For many years, neuroscientists believed they had identified a specific pattern of brain activity acting as a kind of "signature" for pain in the brain. Recently this so-called "pain matrix" has been called into question, and a new study by British researchers may have shattered the myth once and for all.
The pain matrix is actually a cluster of regions in the brain that prior imaging studies indicated are involved in processing pain perception, including the posterior insula and the anterior cingulate cortex. This has been so broadly accepted that the signature pattern has been used to declare that emotional pain (like social rejection) and physical pain are the same thing, as far as the brain is concerned. The argument goes that something like a bad romantic breakup has the same effect on brain activity as spilling a hot cup of coffee on your shirt.
More recent studies have cast doubt on those conclusions, however. And now researchers at the University of Reading and University College London have concluded that this cluster of regions in brain is not specific to pain. It also responds to loud noises, bright lights, a strong non-painful touch (like a firm handshake), and yes, social rejection. They describe their findings in a new paper published today in JAMA Neurology.
"I wouldn't say that's it's wrong to say that the 'pain matrix' is involved in processing pain," lead author Tim Salomons (University of Reading) told Gizmodo. "What's wrong is the idea that it is specific to pain—in other words, that when you observe this pattern, you can just assume that person is in pain."
Most of these studies employ functional magnetic resonance imaging (fMRI). Unlike conventional medical MRI, which creates a static image of the brain similar to an x-ray, fMRI monitors the brain in action. When enough neurons fire together in response to a given stimulus, blood flow increases to those parts of the brain involved in processing that input. The fMRI detects this as slight increases in blood oxygen levels—the so-called BOLD response–in those different regions. The resulting gorgeous full-color images make for terrific eye candy, but they aren't actually real-time snapshots of the brain in action; rather, they're visualizations of statistical data.
So how can scientists know for sure if the pattern they're seeing is really an indicator for pain (or any other type of cognitive process)? The gold standard is cognitive neuroscience studies that involve patients with existing brain damage, according to Bradley Voytek, a neuroscientist at the University of California, San Diego, who was not involved with the study. So if you want to prove that a particular cluster of brain regions encodes pain, you must first determine that patients with damage to those regions can no longer feel pain.

(Excerpts from a dataset)
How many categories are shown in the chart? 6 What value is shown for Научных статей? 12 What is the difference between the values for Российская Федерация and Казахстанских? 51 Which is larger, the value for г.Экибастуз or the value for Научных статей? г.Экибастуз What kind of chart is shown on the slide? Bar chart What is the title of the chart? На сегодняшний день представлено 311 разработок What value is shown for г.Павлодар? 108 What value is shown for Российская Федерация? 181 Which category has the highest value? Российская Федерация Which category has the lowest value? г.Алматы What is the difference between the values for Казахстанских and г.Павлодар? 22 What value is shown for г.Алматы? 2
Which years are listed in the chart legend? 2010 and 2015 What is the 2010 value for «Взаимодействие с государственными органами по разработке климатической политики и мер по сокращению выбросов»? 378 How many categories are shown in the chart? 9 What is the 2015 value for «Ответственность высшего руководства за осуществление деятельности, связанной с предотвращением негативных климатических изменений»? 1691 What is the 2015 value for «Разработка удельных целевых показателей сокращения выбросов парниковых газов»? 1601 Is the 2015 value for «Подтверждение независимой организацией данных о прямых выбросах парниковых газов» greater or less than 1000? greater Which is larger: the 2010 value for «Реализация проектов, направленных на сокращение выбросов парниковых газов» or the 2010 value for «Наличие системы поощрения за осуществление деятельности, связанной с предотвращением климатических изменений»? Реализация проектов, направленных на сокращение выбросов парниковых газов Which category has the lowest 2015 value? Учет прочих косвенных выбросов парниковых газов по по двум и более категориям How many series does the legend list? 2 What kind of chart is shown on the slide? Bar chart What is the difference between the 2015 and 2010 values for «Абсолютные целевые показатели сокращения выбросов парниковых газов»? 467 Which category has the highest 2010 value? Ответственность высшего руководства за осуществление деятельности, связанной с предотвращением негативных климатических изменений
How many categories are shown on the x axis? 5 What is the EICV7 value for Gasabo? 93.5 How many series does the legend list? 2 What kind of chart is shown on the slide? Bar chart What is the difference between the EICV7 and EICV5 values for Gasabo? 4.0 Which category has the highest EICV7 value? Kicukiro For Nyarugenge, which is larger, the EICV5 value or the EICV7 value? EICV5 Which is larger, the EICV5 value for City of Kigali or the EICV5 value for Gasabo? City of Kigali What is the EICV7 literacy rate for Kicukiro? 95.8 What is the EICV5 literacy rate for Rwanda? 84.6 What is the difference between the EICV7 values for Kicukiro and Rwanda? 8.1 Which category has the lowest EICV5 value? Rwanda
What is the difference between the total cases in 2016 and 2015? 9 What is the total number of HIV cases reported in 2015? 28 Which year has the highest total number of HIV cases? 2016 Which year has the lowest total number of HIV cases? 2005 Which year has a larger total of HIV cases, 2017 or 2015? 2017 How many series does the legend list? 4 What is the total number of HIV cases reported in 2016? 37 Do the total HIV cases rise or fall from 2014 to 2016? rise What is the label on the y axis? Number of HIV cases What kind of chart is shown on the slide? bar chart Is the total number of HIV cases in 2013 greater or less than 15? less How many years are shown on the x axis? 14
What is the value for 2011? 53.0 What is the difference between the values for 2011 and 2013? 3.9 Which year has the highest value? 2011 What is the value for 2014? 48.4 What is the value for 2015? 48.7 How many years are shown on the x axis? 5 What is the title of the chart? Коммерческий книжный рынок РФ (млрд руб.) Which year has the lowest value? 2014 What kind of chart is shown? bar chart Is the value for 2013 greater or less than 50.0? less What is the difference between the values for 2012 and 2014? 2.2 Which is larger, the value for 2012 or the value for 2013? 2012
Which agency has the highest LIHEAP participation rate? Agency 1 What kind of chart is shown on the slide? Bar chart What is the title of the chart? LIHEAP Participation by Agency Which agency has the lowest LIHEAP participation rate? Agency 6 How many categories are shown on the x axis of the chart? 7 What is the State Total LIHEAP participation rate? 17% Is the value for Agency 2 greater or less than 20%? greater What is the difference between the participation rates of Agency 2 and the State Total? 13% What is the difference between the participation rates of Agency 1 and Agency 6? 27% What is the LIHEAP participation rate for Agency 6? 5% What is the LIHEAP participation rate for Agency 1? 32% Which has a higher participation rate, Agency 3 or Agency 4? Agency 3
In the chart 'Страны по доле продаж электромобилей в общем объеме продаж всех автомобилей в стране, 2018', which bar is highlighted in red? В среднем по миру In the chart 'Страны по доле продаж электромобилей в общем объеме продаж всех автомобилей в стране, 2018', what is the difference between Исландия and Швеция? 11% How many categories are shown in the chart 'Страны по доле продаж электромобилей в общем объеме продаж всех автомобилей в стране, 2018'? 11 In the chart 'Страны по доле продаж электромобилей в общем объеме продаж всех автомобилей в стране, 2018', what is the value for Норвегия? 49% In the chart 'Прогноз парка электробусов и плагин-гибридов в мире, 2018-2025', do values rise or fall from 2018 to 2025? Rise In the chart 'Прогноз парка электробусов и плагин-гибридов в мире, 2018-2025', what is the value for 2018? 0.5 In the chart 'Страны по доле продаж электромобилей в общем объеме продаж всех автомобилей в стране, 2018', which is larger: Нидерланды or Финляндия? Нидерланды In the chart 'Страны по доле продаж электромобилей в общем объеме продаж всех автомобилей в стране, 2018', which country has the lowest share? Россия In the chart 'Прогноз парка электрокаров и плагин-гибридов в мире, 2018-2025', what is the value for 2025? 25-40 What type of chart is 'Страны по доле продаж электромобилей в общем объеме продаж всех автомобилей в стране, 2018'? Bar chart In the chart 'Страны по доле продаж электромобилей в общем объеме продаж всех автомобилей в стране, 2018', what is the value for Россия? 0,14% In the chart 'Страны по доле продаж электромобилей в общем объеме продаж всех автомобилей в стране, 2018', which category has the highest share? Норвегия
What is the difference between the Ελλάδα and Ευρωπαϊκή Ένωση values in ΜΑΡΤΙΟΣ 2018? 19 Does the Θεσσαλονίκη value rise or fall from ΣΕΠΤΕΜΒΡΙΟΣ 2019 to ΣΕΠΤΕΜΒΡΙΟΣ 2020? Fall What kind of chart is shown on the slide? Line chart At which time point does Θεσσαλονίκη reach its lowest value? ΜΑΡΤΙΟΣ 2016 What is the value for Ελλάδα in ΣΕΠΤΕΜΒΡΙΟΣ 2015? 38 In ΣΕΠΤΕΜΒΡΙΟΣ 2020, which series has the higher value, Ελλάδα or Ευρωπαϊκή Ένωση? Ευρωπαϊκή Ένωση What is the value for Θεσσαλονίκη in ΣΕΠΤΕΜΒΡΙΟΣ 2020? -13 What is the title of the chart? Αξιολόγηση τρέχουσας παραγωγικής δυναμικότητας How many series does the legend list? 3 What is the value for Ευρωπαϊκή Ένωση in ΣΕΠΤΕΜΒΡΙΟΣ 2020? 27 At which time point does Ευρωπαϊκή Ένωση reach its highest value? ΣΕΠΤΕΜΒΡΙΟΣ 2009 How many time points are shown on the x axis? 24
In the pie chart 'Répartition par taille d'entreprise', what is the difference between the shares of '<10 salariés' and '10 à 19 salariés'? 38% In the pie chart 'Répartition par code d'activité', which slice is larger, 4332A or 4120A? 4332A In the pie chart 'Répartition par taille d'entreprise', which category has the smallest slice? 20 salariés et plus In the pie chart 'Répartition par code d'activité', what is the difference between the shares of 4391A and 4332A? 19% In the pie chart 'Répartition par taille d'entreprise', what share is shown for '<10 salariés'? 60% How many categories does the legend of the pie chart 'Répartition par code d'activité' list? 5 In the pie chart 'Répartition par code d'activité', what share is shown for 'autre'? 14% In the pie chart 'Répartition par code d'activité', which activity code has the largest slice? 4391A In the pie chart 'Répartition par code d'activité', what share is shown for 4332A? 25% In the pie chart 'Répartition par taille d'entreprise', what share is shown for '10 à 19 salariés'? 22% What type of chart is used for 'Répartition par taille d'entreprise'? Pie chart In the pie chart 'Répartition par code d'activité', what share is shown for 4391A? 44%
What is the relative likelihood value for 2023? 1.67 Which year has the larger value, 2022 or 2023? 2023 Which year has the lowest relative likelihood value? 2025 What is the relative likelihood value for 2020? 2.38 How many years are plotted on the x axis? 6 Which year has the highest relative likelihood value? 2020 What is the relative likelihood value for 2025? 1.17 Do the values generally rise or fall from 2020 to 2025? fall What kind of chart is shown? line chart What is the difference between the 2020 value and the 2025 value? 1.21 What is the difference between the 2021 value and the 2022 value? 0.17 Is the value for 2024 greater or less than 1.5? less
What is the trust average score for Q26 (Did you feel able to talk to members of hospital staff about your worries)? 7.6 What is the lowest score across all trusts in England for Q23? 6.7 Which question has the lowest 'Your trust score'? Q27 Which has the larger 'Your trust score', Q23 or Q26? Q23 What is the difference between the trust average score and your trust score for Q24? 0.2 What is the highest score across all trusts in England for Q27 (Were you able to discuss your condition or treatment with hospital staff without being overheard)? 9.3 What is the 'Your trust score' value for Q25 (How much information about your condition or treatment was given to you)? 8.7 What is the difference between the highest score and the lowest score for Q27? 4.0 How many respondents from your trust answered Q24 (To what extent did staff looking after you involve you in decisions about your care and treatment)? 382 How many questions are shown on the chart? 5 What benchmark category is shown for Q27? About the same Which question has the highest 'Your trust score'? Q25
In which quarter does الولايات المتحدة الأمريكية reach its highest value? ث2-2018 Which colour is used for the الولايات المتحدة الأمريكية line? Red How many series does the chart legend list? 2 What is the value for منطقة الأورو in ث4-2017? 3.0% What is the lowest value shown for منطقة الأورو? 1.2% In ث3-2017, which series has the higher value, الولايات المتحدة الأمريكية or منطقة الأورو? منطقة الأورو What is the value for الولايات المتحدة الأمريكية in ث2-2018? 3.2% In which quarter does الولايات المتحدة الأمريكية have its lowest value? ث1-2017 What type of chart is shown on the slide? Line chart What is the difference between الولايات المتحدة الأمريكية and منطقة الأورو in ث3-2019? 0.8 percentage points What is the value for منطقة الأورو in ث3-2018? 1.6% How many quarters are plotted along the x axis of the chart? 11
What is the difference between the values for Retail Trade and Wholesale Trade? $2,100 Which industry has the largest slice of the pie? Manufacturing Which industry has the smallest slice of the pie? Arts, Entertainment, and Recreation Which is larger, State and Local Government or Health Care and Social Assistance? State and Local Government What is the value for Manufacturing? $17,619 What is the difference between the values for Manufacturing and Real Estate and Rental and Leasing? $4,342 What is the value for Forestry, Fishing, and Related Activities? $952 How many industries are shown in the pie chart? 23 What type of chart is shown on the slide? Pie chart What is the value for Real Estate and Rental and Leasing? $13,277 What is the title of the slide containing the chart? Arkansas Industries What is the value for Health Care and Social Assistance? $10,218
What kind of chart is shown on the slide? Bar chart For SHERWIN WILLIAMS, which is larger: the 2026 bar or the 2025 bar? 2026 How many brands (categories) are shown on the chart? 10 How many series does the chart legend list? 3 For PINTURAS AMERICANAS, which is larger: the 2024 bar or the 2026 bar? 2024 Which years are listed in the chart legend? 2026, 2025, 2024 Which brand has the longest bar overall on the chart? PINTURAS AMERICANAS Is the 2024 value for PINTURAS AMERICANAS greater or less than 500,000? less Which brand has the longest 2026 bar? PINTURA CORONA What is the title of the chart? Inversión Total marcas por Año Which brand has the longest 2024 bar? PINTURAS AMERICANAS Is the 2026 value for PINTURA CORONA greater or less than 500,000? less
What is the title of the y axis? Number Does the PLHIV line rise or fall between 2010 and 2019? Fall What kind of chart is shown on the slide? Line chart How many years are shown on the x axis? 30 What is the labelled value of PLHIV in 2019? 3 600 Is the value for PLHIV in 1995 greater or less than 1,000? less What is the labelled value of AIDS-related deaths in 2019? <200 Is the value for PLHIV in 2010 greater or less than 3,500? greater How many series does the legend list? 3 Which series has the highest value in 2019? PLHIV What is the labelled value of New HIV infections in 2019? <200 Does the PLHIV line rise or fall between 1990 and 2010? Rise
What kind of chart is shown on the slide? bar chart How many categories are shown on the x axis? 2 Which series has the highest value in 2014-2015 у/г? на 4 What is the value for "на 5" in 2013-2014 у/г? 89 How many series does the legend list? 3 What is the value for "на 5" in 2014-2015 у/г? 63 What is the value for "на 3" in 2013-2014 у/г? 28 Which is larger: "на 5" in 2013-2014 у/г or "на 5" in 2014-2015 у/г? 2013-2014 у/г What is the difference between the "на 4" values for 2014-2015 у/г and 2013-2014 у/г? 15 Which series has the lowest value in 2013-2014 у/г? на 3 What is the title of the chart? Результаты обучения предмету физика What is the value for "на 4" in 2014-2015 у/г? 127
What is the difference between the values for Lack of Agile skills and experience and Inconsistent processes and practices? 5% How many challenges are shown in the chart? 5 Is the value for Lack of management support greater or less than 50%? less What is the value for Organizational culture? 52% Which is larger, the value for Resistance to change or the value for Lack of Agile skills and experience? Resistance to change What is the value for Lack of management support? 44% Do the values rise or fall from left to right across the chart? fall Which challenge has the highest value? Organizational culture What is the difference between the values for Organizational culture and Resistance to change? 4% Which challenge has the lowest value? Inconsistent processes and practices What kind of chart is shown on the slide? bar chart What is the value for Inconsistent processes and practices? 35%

• _Task requirements_
Using the pain-matrix article, decide whether each statement agrees with it, answering yes or no and quoting the exact words that decide it. (a) The study that found the cluster of regions is not specific to pain came from researchers at the University of Reading and University College London. (b) Conventional medical MRI monitors the brain in action. (c) Bradley Voytek was involved with the study. You don't need the records for this.

• _Solved exercise_
(a) Yes: "researchers at the University of Reading and University College London have concluded that this cluster of regions in brain is not specific to pain"
(b) No: "Unlike conventional medical MRI, which creates a static image of the brain similar to an x-ray, fMRI monitors the brain in action."
(c) No: "who was not involved with the study"